**Exercise details**. In the entries below, repeat only the lines between those holding "The Basic objectives depend" and "ข้อดีของการส่งข้อมูลแบบขนาน", inclusive. Leave pictures out.

· · ·

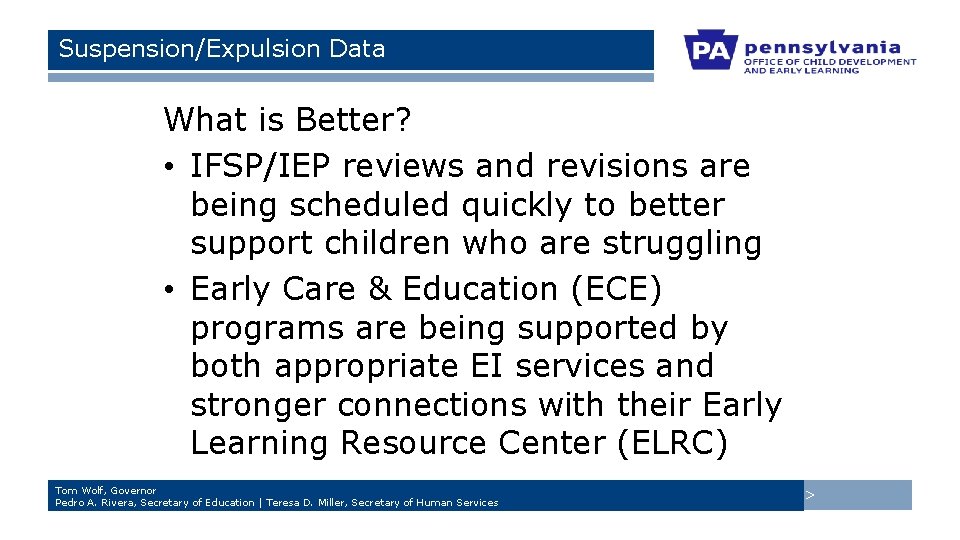 Suspension/Expulsion Data

PA pennsylvania
OFFICE OF CHILD DEVELOPMENT AND EARLY LEARNING

What is Better?

• IFSP/IEP reviews and revisions are being scheduled quickly to better support children who are struggling

• Early Care & Education (ECE) programs are being supported by both appropriate EI services and stronger connections with their Early Learning Resource Center (ELRC)

Tom Wolf, Governor
Pedro A. Rivera, Secretary of Education | Teresa D. Miller, Secretary of Human Services

>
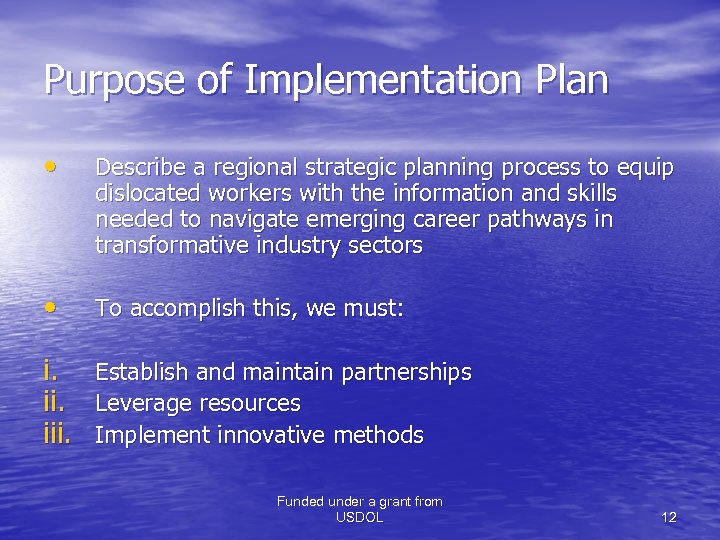 Purpose of Implementation Plan

• Describe a regional strategic planning process to equip dislocated workers with the information and skills needed to navigate emerging career pathways in transformative industry sectors

• To accomplish this, we must:

i. Establish and maintain partnerships
ii. Leverage resources
iii. Implement innovative methods

Funded under a grant from USDOL

12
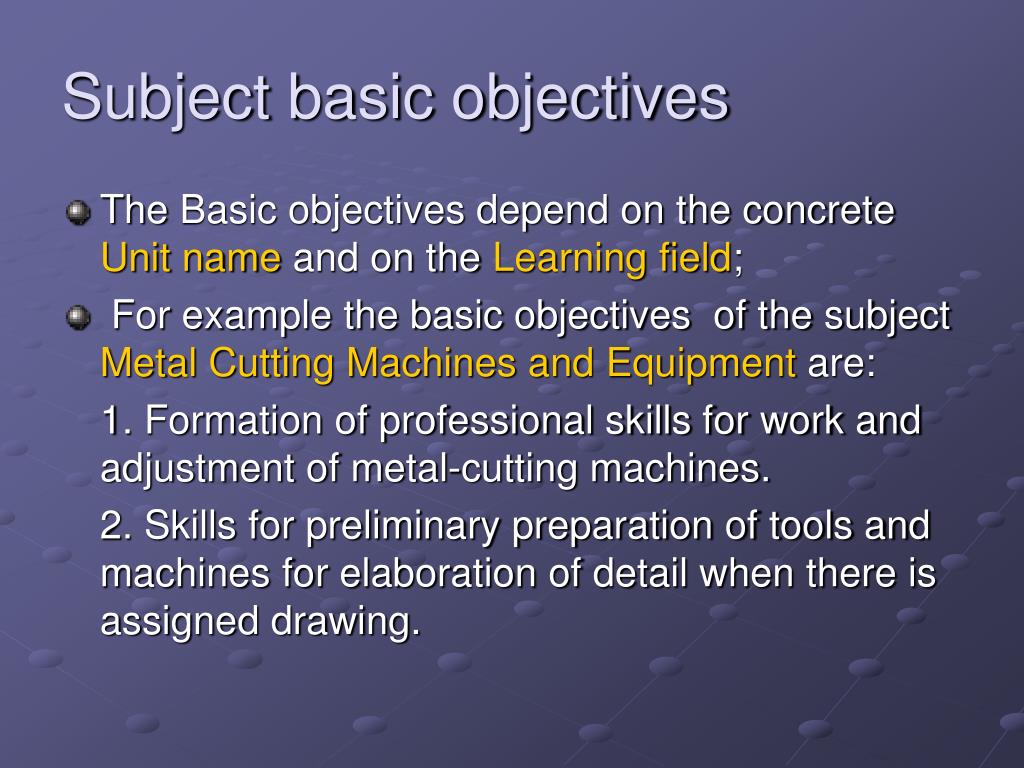 Subject basic objectives

The Basic objectives depend on the concrete Unit name and on the Learning field;

For example the basic objectives of the subject Metal Cutting Machines and Equipment are:

1. Formation of professional skills for work and adjustment of metal-cutting machines.

2. Skills for preliminary preparation of tools and machines for elaboration of detail when there is assigned drawing.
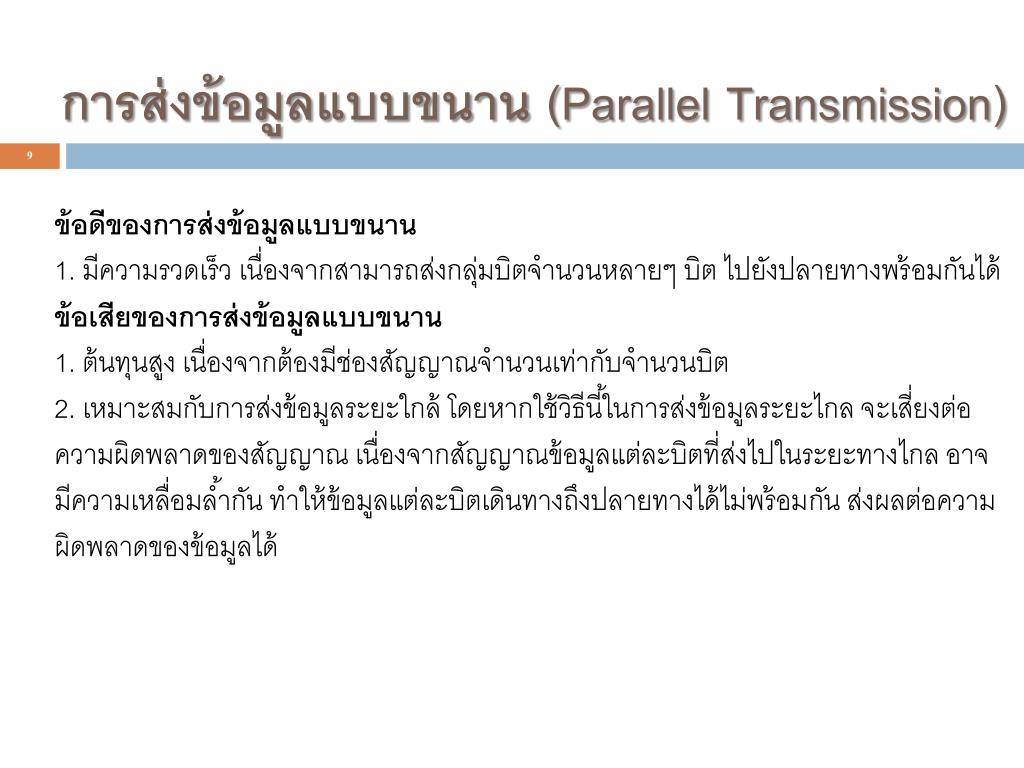 การส่งข้อมูลแบบขนาน (Parallel Transmission)

9

ข้อดีของการส่งข้อมูลแบบขนาน

1. มีความรวดเร็ว เนื่องจากสามารถส่งกลุ่มบิตจำนวนหลายๆ บิต ไปยังปลายทางพร้อมกันได้

ข้อเสียของการส่งข้อมูลแบบขนาน

1. ต้นทุนสูง เนื่องจากต้องมีช่องสัญญาณจำนวนเท่ากับจำนวนบิต

2. เหมาะสมกับการส่งข้อมูลระยะใกล้ โดยหากใช้วิธีนี้ในการส่งข้อมูลระยะไกล จะเสี่ยงต่อความผิดพลาดของสัญญาณ เนื่องจากสัญญาณข้อมูลแต่ละบิตที่ส่งไปในระยะทางไกล อาจมีความเหลื่อมล้ำกัน ทำให้ข้อมูลแต่ละบิตเดินทางถึงปลายทางได้ไม่พร้อมกัน ส่งผลต่อความผิดพลาดของข้อมูลได้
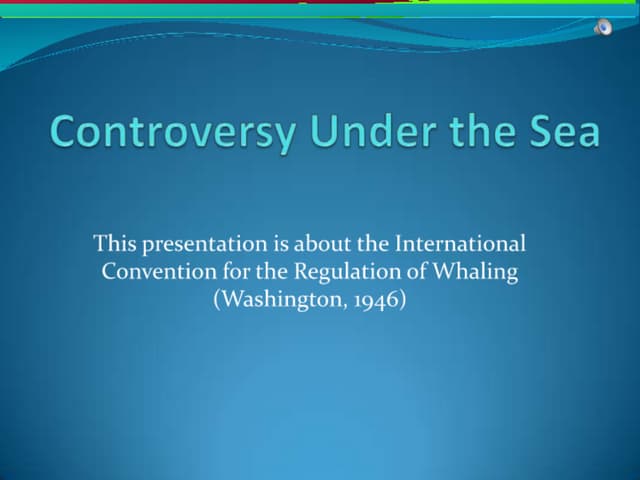 Controversy Under the Sea

This presentation is about the International Convention for the Regulation of Whaling (Washington, 1946)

· · ·

**Exercise result**.
The Basic objectives depend on the concrete Unit name and on the Learning field;

For example the basic objectives of the subject Metal Cutting Machines and Equipment are:

1. Formation of professional skills for work and adjustment of metal-cutting machines.

2. Skills for preliminary preparation of tools and machines for elaboration of detail when there is assigned drawing.
 การส่งข้อมูลแบบขนาน (Parallel Transmission)

9

ข้อดีของการส่งข้อมูลแบบขนาน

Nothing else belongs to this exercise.